# [EXCERPT PROVIDED]
►

Two things from yesterday caught my attention, both of them from Ramesh Ponnuru of the National Review.

1) In his column yesterday, Ramesh ponders whether the Clinton's pushed General Clark into the race to HELP Howard Dean.

Maybe the Clintons knew that Clark would crash and burn, to Dean's benefit, and pushed his candidacy anyway — because they want Dean to win the nomination and Bush to win the election.

I agree with this sentiment, though not the conclusion.

For starters, I believe Dean is the ONLY candidate that can beat Bush, with my prediction being that Bush will win because he'll find a way to exploit Dean's temper. But back to this, though Dean is campaigning as an ultra-liberal RIGHT NOW, he has a very moderate record to fall back on. As Governor, the Cato Institute scores him better than many Republicans fiscally. He believes in State's Rights and isn't a gun grabber. Liberals ask how a White NorthEastern Democrat can win the South? By being good on guns and state's rights, that's how!

And the Clinton's, if nothing else, believe in just one thing...power. I'm not sure I buy into the Clinton-supports-Dean-to-help-Bush-win scenario. By Clinton NOT endorsing any candidate, it's a win for Dean. I think this has all been orchestrated. Clinton stays out in the Primary, only to come on strong in the General helping trumpet Dean's moderate (ie, DLC-approved) record, rallying the Party faithful who may otherwise be alienated by Dean. In the process, Clinton would become again relevent in the Party, perhaps taking a cabinet position, an ambassadorship, or a spot as DNC Chairman himself?

◄

# [DATASET EXTRACT]
►

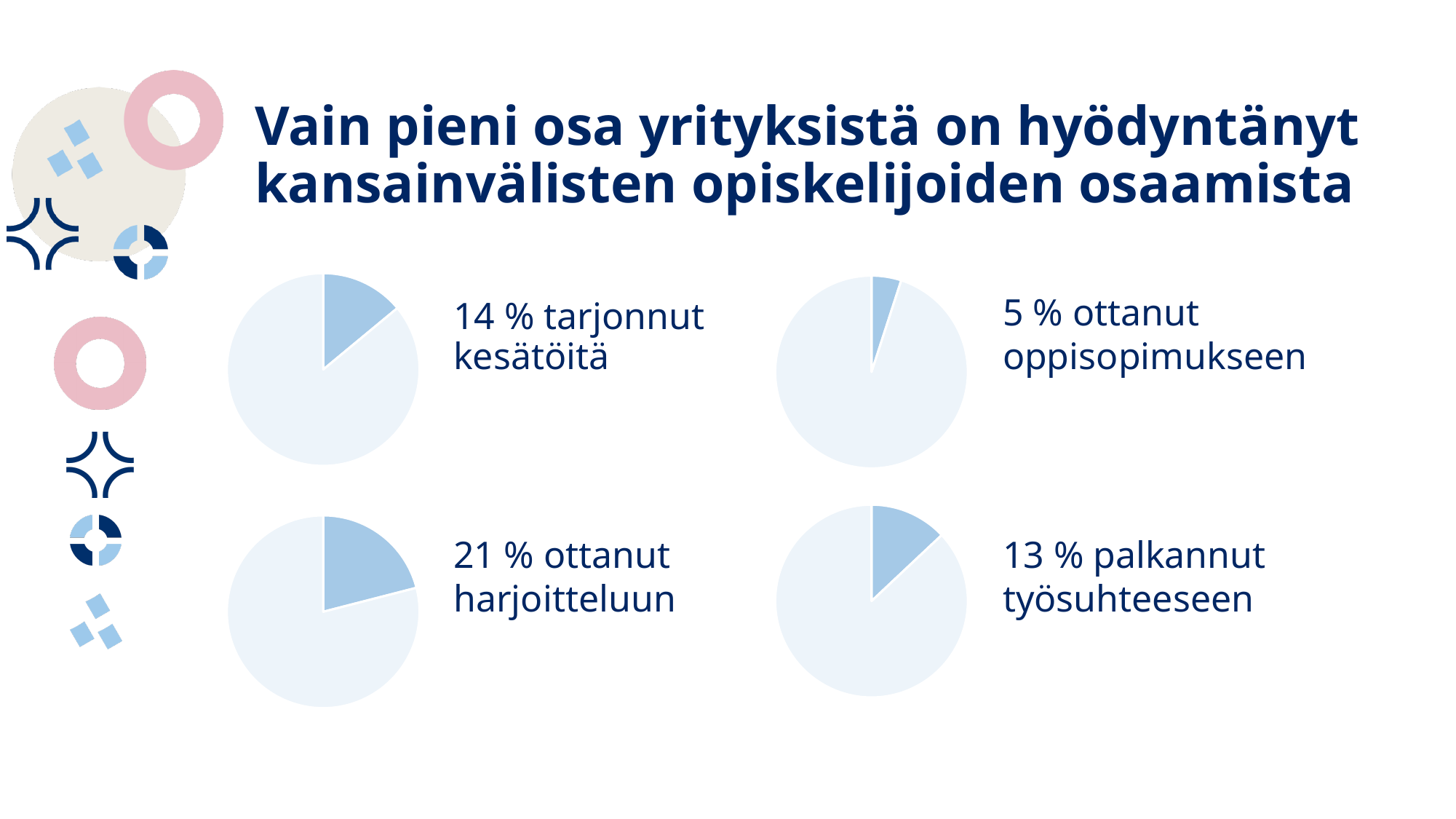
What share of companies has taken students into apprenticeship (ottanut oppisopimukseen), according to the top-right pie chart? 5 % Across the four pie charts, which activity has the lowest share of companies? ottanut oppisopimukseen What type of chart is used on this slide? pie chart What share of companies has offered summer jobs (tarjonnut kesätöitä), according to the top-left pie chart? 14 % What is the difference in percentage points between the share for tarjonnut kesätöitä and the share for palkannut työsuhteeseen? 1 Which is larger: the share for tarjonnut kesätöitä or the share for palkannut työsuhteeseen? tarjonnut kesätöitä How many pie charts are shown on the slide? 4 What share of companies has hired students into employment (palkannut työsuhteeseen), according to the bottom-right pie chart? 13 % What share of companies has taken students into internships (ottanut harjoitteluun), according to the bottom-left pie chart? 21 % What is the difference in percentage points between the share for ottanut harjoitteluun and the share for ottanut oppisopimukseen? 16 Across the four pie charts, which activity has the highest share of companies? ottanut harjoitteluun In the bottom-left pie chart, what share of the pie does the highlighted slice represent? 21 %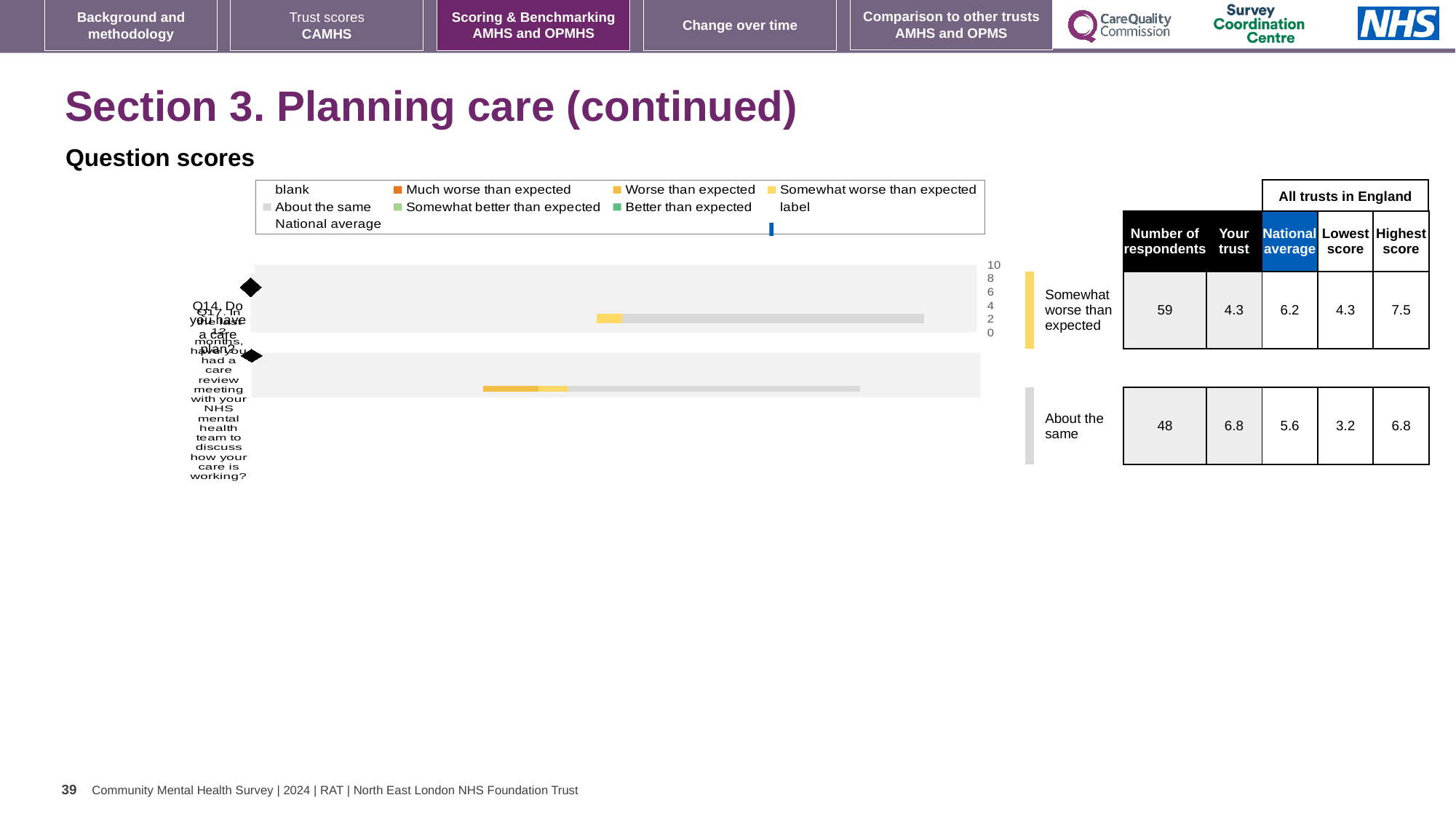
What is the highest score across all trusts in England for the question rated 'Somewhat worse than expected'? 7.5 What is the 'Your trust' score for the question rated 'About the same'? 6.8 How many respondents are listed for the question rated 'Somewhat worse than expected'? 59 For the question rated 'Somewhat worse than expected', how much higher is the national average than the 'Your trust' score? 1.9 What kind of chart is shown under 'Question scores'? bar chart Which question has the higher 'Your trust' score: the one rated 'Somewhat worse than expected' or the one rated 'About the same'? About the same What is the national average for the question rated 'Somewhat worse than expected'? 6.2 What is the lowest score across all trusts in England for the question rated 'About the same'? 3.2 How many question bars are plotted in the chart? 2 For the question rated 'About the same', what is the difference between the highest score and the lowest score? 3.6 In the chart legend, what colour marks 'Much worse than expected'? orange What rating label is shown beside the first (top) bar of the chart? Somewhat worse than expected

◄

# [WHAT YOU ARE ASKED TO DO]
From the post on the Clintons and Howard Dean, write out word for word the stretch from "Maybe the Clintons" through "win the election.".

# [SOLUTION]
Maybe the Clintons knew that Clark would crash and burn, to Dean's benefit, and pushed his candidacy anyway — because they want Dean to win the nomination and Bush to win the election.